GIVEN PASSAGE —
Title:
|
Portable, predictable and partitionable : a domain specific approach to heterogeneous computing
|
Computing is increasingly heterogeneous. Beyond Central Processing Units (CPUs), different architectures such as massively parallel Graphics Processing Units (GPUs) and reconfigurable Field Programmable Gate Arrays (FPGAs) are seeing widespread adoption. However, the failure of conventional programming approaches to support portable execution, predict the runtime characteristics and partition workloads optimally is hindering the realisation of heterogeneous computing. By narrowing the scope of expression in a natural manner, using a domain specific approach, these three challenges can be addressed. A domain specific heterogeneous computing methodology enables three features: Portability, Prediction and Partitioning. Portable, efficient execution is enabled by a domain specific approach because only a subset of domain functions need to be supported across the heterogeneous computing platforms. Predictive models of runtime characteristics are enabled as the structure of the domain functions may be analysed a priori. Finally optimal partitioning is possible because the metric models can be used to form an optimisation program that can be solved by either heuristic, machine learning or Mixed Integer Linear Programming (MILP) approaches. Using the example of the application domain of financial derivatives pricing, a domain specific application framework, the Forward Financial Framework (F^3), can execute a single pricing task upon a diverse range of CPU, GPU and FPGA platforms from many different vendors. Not only do these portable implementations exhibit strong parallel scaling, but are competitive with state-of-the-art, expert created implementations of the same option pricing problems. Furthermore, F^3 can model the crucial runtime metrics of latency and accuracy for these heterogeneous platforms using a small benchmarking procedure to within 10% of the run-time value of these metrics. Finally, the framework can optimally partition work across heterogeneous platforms, using a MILP framework, that is up to 270 times more efficient than what is achieved by using a heuristic approach.
|

DATA PROVIDED —

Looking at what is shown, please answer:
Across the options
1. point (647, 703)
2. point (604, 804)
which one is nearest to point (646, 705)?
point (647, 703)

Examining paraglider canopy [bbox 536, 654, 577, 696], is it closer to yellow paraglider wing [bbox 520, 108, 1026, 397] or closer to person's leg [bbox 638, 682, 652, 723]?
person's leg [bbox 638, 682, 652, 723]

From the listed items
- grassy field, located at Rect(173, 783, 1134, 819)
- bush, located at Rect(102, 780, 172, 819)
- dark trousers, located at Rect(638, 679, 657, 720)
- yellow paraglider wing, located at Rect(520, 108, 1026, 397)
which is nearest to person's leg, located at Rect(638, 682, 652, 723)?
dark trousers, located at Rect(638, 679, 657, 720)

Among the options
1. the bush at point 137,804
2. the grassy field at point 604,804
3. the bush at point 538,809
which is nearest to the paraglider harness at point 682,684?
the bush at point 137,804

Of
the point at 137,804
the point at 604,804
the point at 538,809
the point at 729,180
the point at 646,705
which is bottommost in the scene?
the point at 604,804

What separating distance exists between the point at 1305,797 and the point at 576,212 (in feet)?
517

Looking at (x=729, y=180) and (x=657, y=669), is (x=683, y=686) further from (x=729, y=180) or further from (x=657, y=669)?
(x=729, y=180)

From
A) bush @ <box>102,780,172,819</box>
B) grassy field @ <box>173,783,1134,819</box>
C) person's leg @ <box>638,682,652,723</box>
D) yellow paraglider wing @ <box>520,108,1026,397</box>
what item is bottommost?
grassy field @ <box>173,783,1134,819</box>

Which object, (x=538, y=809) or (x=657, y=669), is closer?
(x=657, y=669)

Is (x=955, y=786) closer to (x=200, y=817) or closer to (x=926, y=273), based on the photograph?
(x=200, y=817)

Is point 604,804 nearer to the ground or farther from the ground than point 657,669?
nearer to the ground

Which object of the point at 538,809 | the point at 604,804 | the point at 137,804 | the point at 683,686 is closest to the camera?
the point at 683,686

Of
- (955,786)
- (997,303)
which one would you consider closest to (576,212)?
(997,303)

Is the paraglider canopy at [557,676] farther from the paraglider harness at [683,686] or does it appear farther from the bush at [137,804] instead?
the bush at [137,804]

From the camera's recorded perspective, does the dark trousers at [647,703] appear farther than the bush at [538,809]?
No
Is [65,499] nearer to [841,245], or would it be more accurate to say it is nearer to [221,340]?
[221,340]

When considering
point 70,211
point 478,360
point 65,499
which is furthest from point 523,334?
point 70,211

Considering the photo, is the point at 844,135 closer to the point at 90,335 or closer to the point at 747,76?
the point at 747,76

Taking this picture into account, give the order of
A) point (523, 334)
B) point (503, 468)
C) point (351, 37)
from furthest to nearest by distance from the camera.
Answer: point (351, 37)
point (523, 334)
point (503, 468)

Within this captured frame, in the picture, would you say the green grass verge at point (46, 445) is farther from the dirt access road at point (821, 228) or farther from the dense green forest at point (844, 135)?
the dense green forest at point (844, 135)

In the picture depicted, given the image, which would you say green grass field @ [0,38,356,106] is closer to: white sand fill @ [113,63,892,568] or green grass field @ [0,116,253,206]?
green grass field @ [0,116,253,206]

TASK LIST —
A - According to the abstract on heterogeneous computing, how much more efficient is the MILP partitioning than the heuristic approach?
B - Locate every line of the records that contains the word "green" and copy each one out.

RESULTS —
A - Up to 270 times more efficient.

B -
Within this captured frame, in the picture, would you say the green grass verge at point (46, 445) is farther from the dirt access road at point (821, 228) or farther from the dense green forest at point (844, 135)?
the dense green forest at point (844, 135)
In the picture depicted, given the image, which would you say green grass field @ [0,38,356,106] is closer to: white sand fill @ [113,63,892,568] or green grass field @ [0,116,253,206]?
green grass field @ [0,116,253,206]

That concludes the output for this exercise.